Desaceleração no Comércio de Luxo
Os grandes nomes do setor de luxo, como Louis Vuitton, Dior e Louboutin, estão enfrentando dificuldades no ‘Mall of the Emirates’, um dos shoppings mais icônicos de Dubai. Após um mês de intensos conflitos no Oriente Médio, o local que costumava ser vibrante e repleto de turistas agora apresenta corredores desérticos e vendedores com poucas perspectivas de vendas. Uma cliente da Chanel, que preferiu não se identificar, expressou preocupação: ‘Não se deve vir para Dubai neste momento. É perigoso, estamos em guerra. Para mim é diferente, eu sou daqui; se eu morrer, morro com minha família.’
A situação é preocupante para os comerciantes. Embora os vendedores estejam bem apresentados, com ternos impecáveis, receberam ordens de não comentar sobre a situação. Contudo, um deles revelou: ‘Claro que há menos clientes, mas isso se nota sobretudo nos turistas; os locais continuam vindo. E, por sorte, temos muita clientela local, aqui ninguém está em pânico.’
A Crise em Dubai e Seus Efeitos
A imagem que Dubai havia construído como um refúgio seguro para expatriados ricos e um paraíso de compras de luxo sofreu um golpe duro. Os recentes ataques com mísseis e drones ocorridos em locais emblemáticos da cidade, em resposta à ofensiva dos Estados Unidos e de Israel contra o Irã, levaram muitos turistas a abandonarem a região. Apesar da crise, a indústria do luxo mantém um otimismo cauteloso. Um agente do setor que pediu anonimato mencionou: ‘O sentimento predominante é de que a situação é temporária e que tudo será resolvido rapidamente.’
Nos últimos tempos, as vendas de itens de luxo na região podem enfrentar uma queda de até 50%. Segundo analistas da consultoria Bernstein, entre 6% e 8% do faturamento global das grandes marcas de luxo provém do Oriente Médio.

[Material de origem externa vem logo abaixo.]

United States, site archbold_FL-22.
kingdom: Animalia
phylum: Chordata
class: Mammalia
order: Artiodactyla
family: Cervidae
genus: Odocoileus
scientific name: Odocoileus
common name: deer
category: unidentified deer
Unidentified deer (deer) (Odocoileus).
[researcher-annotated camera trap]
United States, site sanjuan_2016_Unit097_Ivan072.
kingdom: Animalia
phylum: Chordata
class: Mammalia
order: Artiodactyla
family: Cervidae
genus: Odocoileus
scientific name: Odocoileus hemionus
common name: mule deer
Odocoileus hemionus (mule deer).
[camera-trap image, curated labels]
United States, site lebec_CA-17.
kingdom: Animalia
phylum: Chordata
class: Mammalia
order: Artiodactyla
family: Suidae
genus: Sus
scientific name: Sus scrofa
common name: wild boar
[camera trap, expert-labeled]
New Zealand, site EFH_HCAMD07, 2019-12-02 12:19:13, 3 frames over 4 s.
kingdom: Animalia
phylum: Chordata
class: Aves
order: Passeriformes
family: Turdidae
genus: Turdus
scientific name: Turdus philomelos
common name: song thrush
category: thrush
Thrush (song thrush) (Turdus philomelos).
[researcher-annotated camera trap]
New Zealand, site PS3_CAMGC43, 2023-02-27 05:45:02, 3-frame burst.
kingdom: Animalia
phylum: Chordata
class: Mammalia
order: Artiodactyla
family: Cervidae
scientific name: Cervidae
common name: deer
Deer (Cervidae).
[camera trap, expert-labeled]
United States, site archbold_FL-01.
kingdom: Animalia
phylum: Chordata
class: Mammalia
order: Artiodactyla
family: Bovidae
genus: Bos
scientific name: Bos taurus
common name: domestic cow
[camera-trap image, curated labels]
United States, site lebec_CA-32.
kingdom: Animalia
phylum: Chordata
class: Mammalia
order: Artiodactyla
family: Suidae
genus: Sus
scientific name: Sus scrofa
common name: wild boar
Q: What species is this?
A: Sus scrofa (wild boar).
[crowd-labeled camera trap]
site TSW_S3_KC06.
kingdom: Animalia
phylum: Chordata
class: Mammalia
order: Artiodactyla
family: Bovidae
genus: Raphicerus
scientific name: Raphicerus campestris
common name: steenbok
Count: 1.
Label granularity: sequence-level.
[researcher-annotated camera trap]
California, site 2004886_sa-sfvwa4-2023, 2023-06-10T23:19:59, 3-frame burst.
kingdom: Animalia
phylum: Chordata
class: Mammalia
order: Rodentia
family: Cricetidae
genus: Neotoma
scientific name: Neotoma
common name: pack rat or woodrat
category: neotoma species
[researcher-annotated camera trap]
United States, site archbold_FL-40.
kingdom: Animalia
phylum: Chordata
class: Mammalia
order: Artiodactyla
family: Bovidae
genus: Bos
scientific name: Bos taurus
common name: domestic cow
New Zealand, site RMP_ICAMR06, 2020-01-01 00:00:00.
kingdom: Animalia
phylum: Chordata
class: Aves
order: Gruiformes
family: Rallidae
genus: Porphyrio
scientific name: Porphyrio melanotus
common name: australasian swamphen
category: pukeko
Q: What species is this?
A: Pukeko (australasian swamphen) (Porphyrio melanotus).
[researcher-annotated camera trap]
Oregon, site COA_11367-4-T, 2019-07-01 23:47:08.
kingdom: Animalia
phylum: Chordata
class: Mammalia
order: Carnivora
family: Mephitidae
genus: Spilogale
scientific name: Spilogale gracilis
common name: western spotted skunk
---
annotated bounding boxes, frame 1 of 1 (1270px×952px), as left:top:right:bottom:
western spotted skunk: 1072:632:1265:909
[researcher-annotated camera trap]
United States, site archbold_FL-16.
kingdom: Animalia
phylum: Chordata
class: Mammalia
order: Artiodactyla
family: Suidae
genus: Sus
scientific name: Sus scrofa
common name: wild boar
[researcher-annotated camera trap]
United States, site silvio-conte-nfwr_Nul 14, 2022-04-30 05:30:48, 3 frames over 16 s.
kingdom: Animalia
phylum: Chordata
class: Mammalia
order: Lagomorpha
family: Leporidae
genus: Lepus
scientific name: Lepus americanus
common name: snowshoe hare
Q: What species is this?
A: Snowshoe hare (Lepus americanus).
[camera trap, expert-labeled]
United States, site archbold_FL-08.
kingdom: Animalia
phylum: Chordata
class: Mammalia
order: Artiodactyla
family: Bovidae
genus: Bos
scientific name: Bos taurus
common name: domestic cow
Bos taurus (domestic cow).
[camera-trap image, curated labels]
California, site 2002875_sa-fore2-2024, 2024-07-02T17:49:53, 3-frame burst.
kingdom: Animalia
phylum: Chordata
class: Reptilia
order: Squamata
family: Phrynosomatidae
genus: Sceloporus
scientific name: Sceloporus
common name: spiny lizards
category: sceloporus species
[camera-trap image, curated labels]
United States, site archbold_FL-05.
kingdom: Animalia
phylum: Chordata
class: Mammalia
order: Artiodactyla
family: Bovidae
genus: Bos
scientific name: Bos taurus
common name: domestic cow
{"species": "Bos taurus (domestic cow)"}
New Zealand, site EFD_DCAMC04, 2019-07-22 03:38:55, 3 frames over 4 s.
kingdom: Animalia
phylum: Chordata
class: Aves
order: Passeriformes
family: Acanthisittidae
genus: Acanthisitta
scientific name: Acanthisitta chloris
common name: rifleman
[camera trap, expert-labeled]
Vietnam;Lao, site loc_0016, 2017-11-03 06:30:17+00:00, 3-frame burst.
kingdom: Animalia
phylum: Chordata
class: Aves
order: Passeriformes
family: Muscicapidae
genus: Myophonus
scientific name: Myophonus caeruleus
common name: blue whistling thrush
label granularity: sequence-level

A indústria está preocupada principalmente com o colapso do turismo, tanto de visitantes quanto de passageiros em trânsito, já que os principais aeroportos de Dubai, Doha e Abu Dhabi estão fechados ou operando em capacidade reduzida.
Reações e Estratégias das Lojas
Mais da metade das boutiques de luxo na região está concentrada na Arábia Saudita e nos Emirados Árabes Unidos. As lojas com maior volume de vendas se localizam no Dubai Mall, um colossal centro comercial que possui cascatas internas e um aquário gigante, atraindo anualmente mais de 110 milhões de visitantes. No entanto, o fluxo de clientes caiu drasticamente, com a ausência dos habituais grupos de turistas. Apesar disso, os clientes locais ainda frequentam o local.
Para evitar prejuízos à imagem dos Emirados e não provocar preocupações desnecessárias, a incorporadora imobiliária Emaar impôs uma proibição: as lojas não podem fechar ou reduzir seus horários de funcionamento. Analistas da Bernstein observaram que os níveis de visitação despencaram e várias marcas decidiram remanejar seus vendedores para estratégias de prospecção online. Essa abordagem, segundo eles, se mostrou eficaz, lembrando cenários semelhantes enfrentados durante a pandemia de Covid-19.
Previsões e Expectativas Futuras
Profissionais do setor acreditam que o pior cenário seria um prolongamento do conflito, com ataques esporádicos no Golfo, o que poderia afetar de maneira duradoura a atratividade de Dubai como destino turístico. No ano passado, cerca de 20 milhões de turistas visitaram a cidade, que tem o Burj Khalifa, o edifício mais alto do mundo, como uma de suas principais atrações. Enquanto isso, a expectativa é que a situação se normalize nos próximos meses, permitindo que o setor de turismo e comércio de luxo volte a prosperar.